Neonatologists are only too aware of the situations where over enthusiasm and premature implementation of research evidence resulted in disastrous consequences, for example steroid treatment for prevention of chronic lung disease and prophylactic use of antibiotics for preterm labor resulting in an increase in cerebral palsy [6]. On the other hand high quality randomised control trials in LMIC are exceedingly challenging and require strategies for improving the research infrastructure and long term follow up. A joint effort between neonatologists, trialists, cooling experts, funding bodies and governmental organisations may be required for rigorous evaluation of rescue neuroprotection in LMIC.

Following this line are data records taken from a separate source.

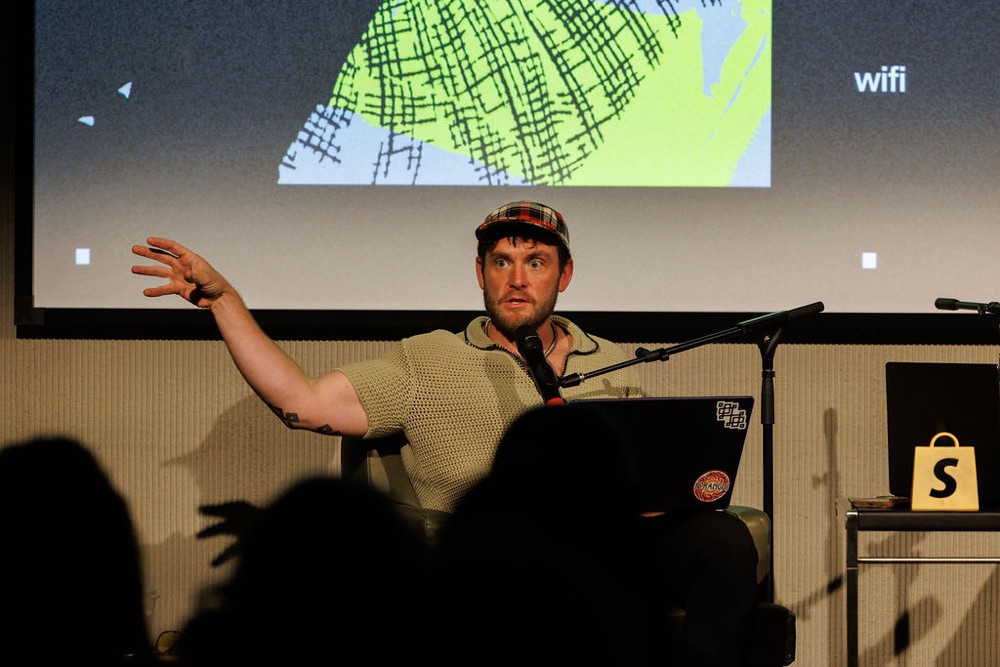 Dom mid-explanation on stage, laptop on lap, hand in the air
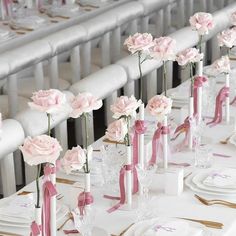 there are many pink flowers in vases on the table with white plates and place settings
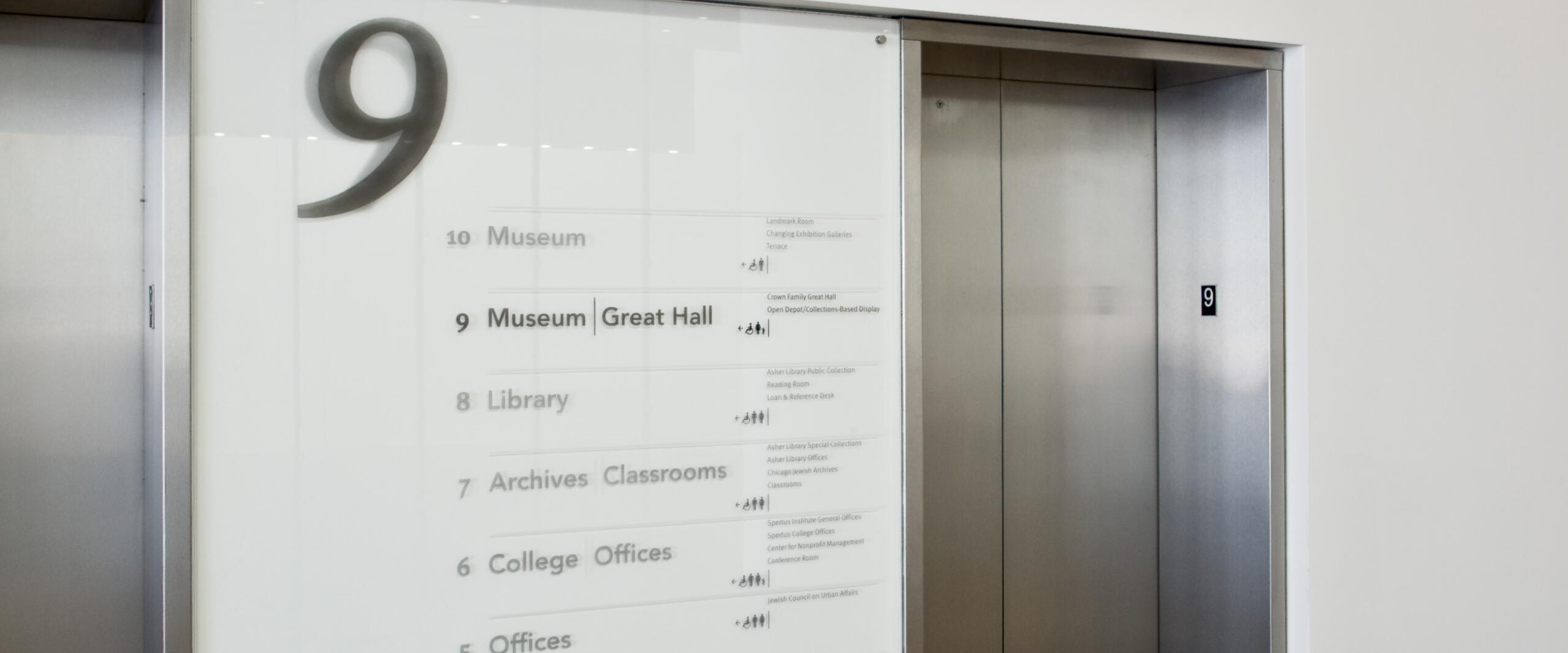 Elevator lobby with a floor directory sign showing different levels, such as Museum, Library, and Children's Center. Two metal elevator doors with the number nine above them. Wall text reads "Bernard & Rochelle Zell Holocaust Memorial."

Meanwhile the clinicians in these settings should consider whether the individual cases are similar to the ‘in trial’ population of the major cooling studies before offering rescue neuroprotection. ‘First do no harm’ and continuing normothermia as standard of care may be a more prudent option until good evidence is available on the contrary.

Funding: National Institute for Health Research, United Kingdom (Clinician Scientist Award).

Competing interests: None stated.

References

1. Edwards A, Brocklehurst P, Gunn A, Halliday H, Juszczak E, Levene M, et al. Neurological outcomes at 18 months of age after moderate hypothermia for perinatal hypoxic ischaemic encephalopathy: synthesis and meta-analysis of trial data. BMJ. 2010;340:C363.

2. Lawn JE, Kinney M, Lee AC, Chopra M, Donnay F, Paul VK, et al. Reducing intrapartum-related deaths and disability: Can the health system deliver? Int J Gynaecol Obstet. 2009;170:S123-42.

3. Jacobs SE, Stewart M, Inder T, Doyle LW, Morley CJ. ICE: the Australian cooling trial for hypoxic-ischemic encephalopathy—in hospital outcomes. Proceedings of the Hot Topics in Neonatology Conference. Washington, DC, 2008.

4. Merchant RM, Abella BS, Peberdy MA, Soar J, Ong ME, Schmidt GA, et al. Therapeutic hypothermia after cardiac arrest: unintentional overcooling is common using ice packs and conventional cooling blankets. Crit Care Med. 2006;34:S490-4.

5. Zhou WH, Cheng GQ, Shao XM, Liu XZ, Shan RB, Zhuang DY, et al. Selective head cooling with mild systemic hypothermia after neonatal hypoxic-ischemic encephalopathy: a multicenter randomized controlled trial in China. J Pediatr. 2010;.157:367-72.

6. Kenyon S, Pike K, Jones DR, Brocklehurst P, Marlow N, Salt A, et al. Childhood outcomes after prescription of antibiotics to pregnant women with spontaneous preterm labour: 7-year follow-up of the ORACLE II trial. Lancet. 2008;372:1319-27.